Let $X$ be an elliptic K3 surface. Let $\alpha$ be a smooth curve of genus $\geq3$. Define $$d(\alpha)=\min\lbrace \epsilon\cdot \alpha \ | \ \epsilon \mbox{ is an elliptic curve on } X \rbrace, $$ $$\mathcal{E}^0(\alpha)=\lbrace \mbox{elliptic curves } \epsilon \mbox{ such that } \epsilon\cdot\alpha=d(\alpha) \rbrace.$$
Question: if $\epsilon,\epsilon'\in\mathcal{E}^0(\alpha)$, can we say $\epsilon\cdot\epsilon'=0$ (in other words, they are linearly equivalent) ?
Let me explain why I would not expect this to be true.

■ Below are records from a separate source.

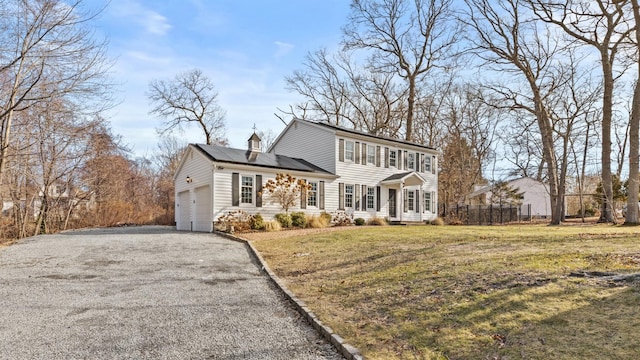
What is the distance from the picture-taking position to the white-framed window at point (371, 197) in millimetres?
23047

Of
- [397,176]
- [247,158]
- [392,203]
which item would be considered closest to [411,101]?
[397,176]

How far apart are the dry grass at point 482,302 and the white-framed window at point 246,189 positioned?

Suppose that $X$ is a $K3$ surface with the following properties:
First we ask that the automorphism group $G=\operatorname{Aut}(X)$ is finite. (Remark: by a theorem of Sterk, this is equivalent to requiring that $X$ has fintely many elliptic pencils, though we don't use this.)
Note that this gives us an $G$-invariant line bundle $A$ containing smooth curves of high genus: take any ample line bundle $L$ and form $\bigotimes_{g \in G} g^*L$, or a tensor power of that.
OK, so let's take $A$, and take a smooth curve $\alpha \in A$.
Next we ask that for at least one elliptic pencil $L_1$ in $\mathcal{E}^0(\alpha)$, there is an automorphism $g$ which does not fix $L_1$: say $g^*L_1 = L_2$ for some other bundle $L_2$.
Then $L_2 \cdot \alpha = L_1 \cdot g_* \alpha = L_1 \cdot \alpha$ since the bundle $A$ is $G$-invariant. So $L_2$ is another elliptic pencil in $\mathcal E^0(\alpha)$. That is, sections of the bundles $L_1$ and $L_2$ give you a counterexample.
The gap is that I don't know how to cook up a $K3$ with these properties. But there is a large literature on finite automorphism groups of $K3$ surfaces, by Nikulin, Dolgachev, Kondo, etc. So maybe you could find what you need there.